» **Fragmento fuente**:
SOBRE EL MONTE DE LA TRANSFIGURACIÓN
(1935.08.09)
El sistema orográfico de la Palestina occidental se desenvuelve uniforme y gradualmente, sin saltos ni quebradas que ensanchen o ahonden el terreno en profundas depresiones, ni tampoco lo levanten a descomunales alturas. La cadena de montañas que cierra ríos y valles en esta porción de Israel, enlaza los gigantescos anillos en cabal eslabonamiento. Acaso lo más excepcional y extraño por situación y estructura, en la orografía palestiniana, es el monte Tabor, que nace y se desarrolla solitario, sin relación visible con ninguno, en medio de la gran llanura de Esdrelon.
Los árabes lo llaman Giabal el Tur, montaña por excelencia, monte santo, como el Garicín y el Sinaí. Se eleva a los cielos, a semejanza de un altar que el criador se hubiere erigido a sí mismo, en frase de Guerin. Sobre una base de 1.200 metros de longitud la imponente mole rebasa de un golpe el nivel del Mediterráneo en más de 600 metros.

» **Tareas a realizar**:
[1] Transcribe literalmente el pasaje del texto sobre el monte Tabor que va de "El sistema orográfico" a "llanura de Esdrelon.".
[2] Responde con datos del texto sobre el monte Tabor:
(a) ¿En medio de qué llanura se alza el monte Tabor?
(b) ¿Qué nombre le dan los árabes al monte?
(c) ¿Cuántos metros de longitud tiene su base?

» **Extractos de datos**:

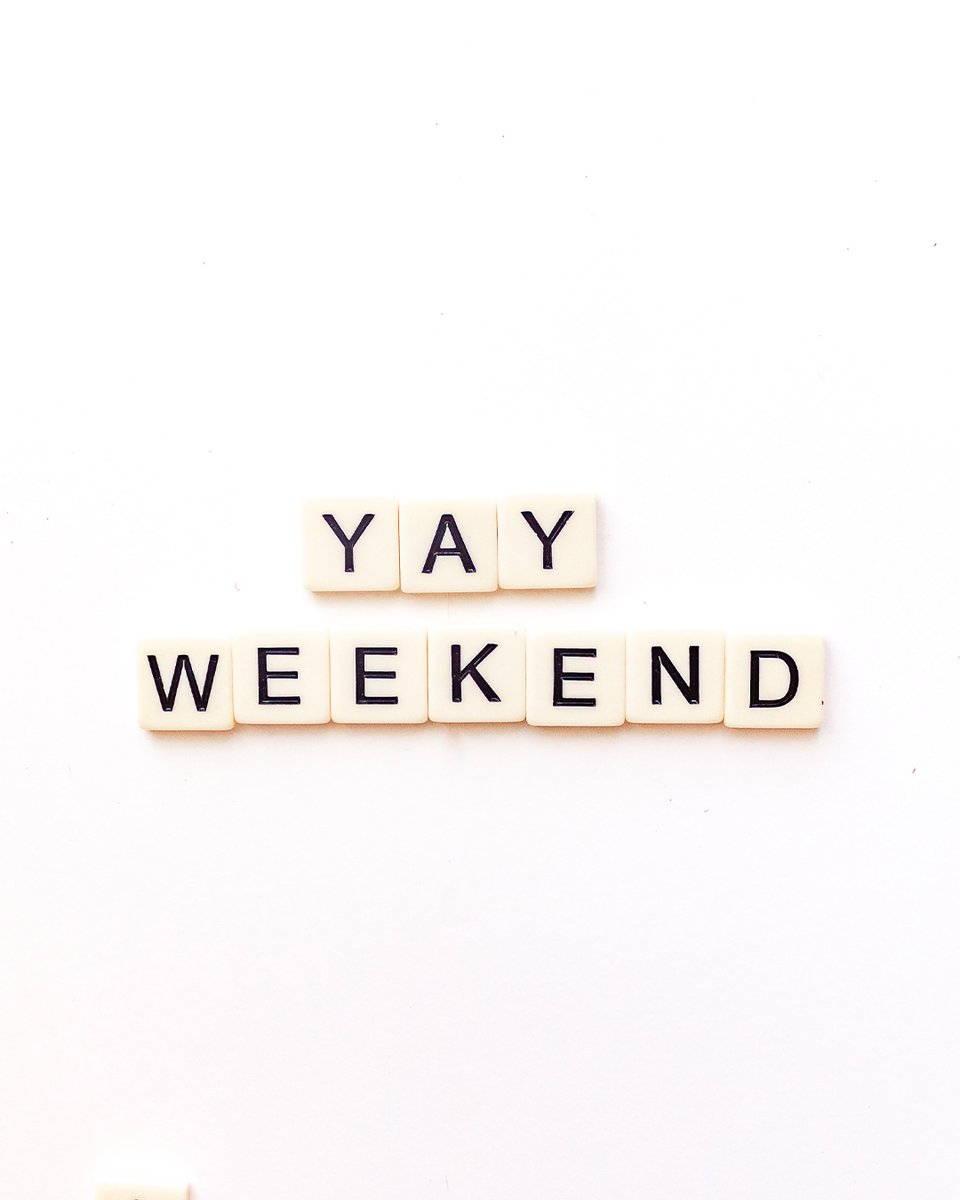 NationalPCF's tweet photo. It's almost the weekend🥳 Use this time to be with your family, relax, and keep fighting 💪🏻
#PancreaticCancer #CancerAwareness #NPCF #Hope4pc #PCAwareness #Cancer #Family https://t.co/CGNTIkY534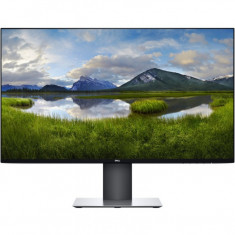 Monitor Dell U2719D, 27 Inch, Quad HD 2K, Panel IPS foto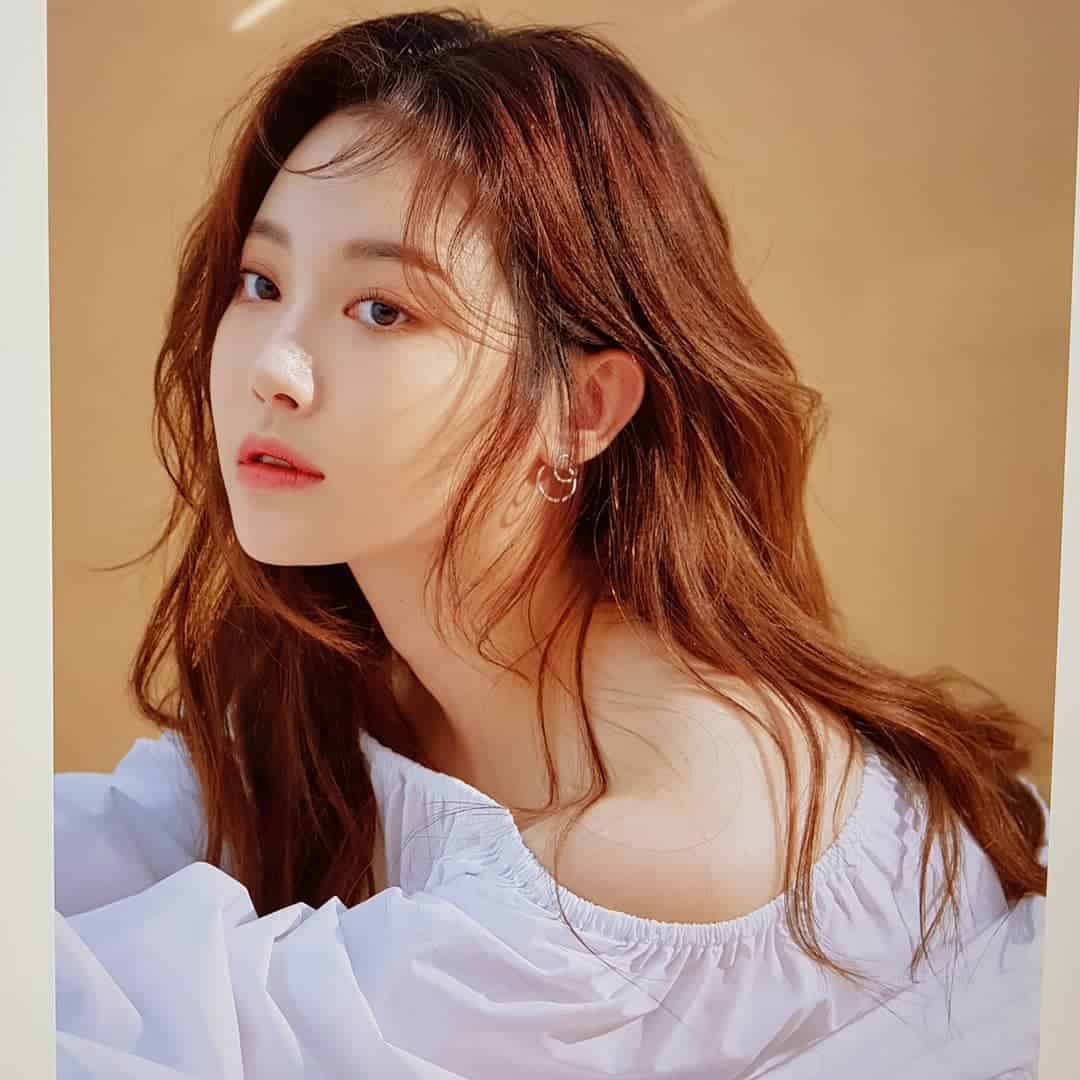 Những màu nhuộm không cần tẩy tóc cho nữ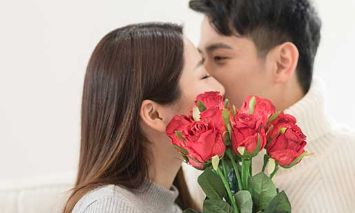 处女座的忽冷忽热只是因为不喜欢（忽冷忽热的星座女）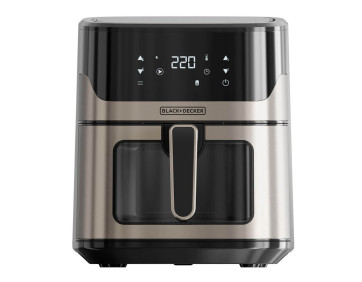 Мультипіч BLACK+DECKER BXAF6500E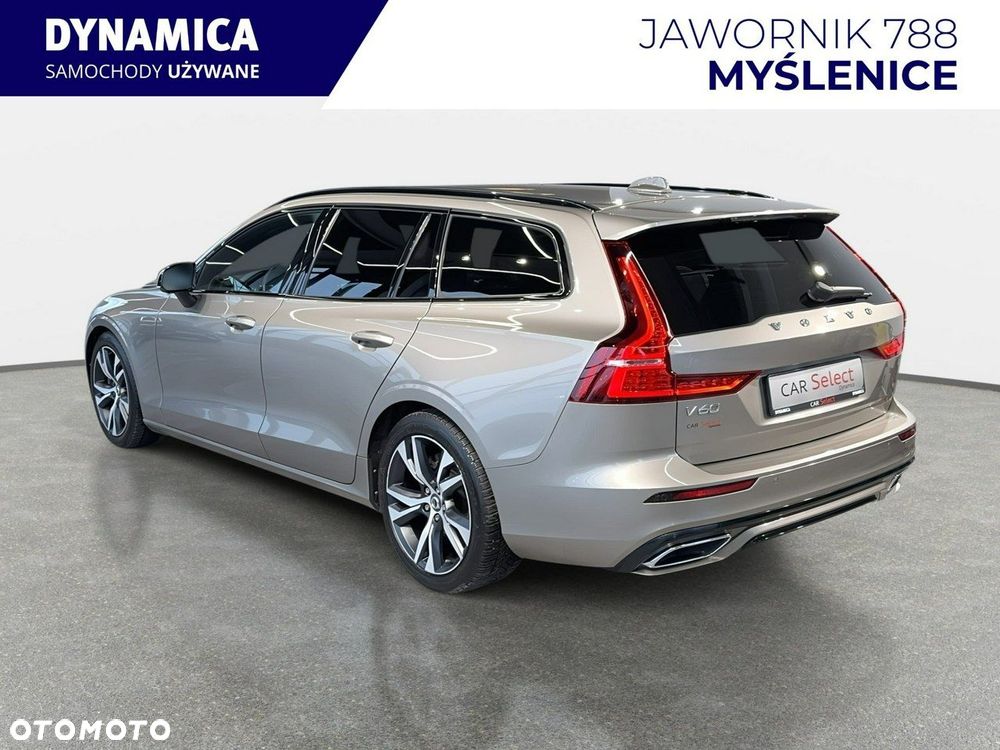 Volvo V60 - 7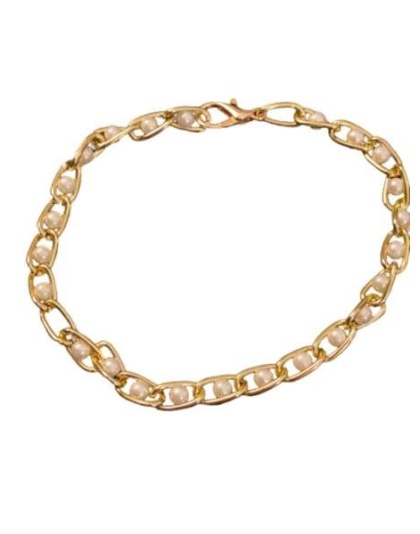 Pearlluxe Collar - X Small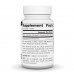 Acetyl L-Carnitine 500 mg - 30 tabs 2023-10-6157 Source Naturals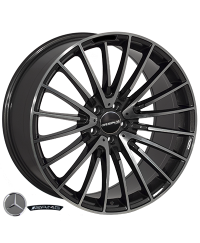 ZF FE147 GMF R21 W11.0 PCD5x112 ET38 DIA66.6   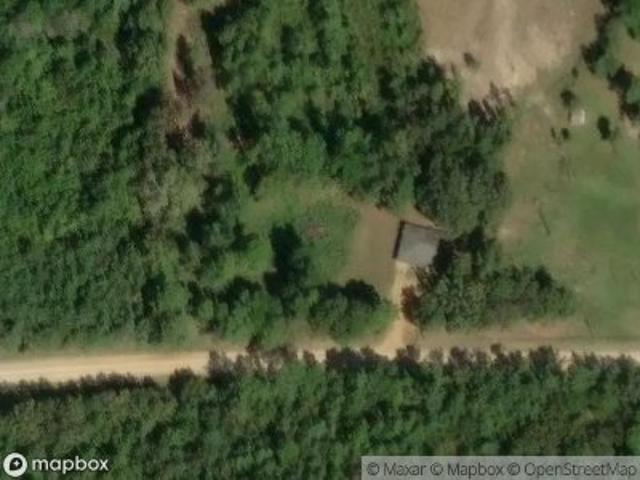 House for sale in Mississippi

» **Respuestas numeradas**:
[1]
El sistema orográfico de la Palestina occidental se desenvuelve uniforme y gradualmente, sin saltos ni quebradas que ensanchen o ahonden el terreno en profundas depresiones, ni tampoco lo levanten a descomunales alturas. La cadena de montañas que cierra ríos y valles en esta porción de Israel, enlaza los gigantescos anillos en cabal eslabonamiento. Acaso lo más excepcional y extraño por situación y estructura, en la orografía palestiniana, es el monte Tabor, que nace y se desarrolla solitario, sin relación visible con ninguno, en medio de la gran llanura de Esdrelon.

[2]
(a) En medio de la gran llanura de Esdrelon.
(b) Giabal el Tur.
(c) 1.200 metros.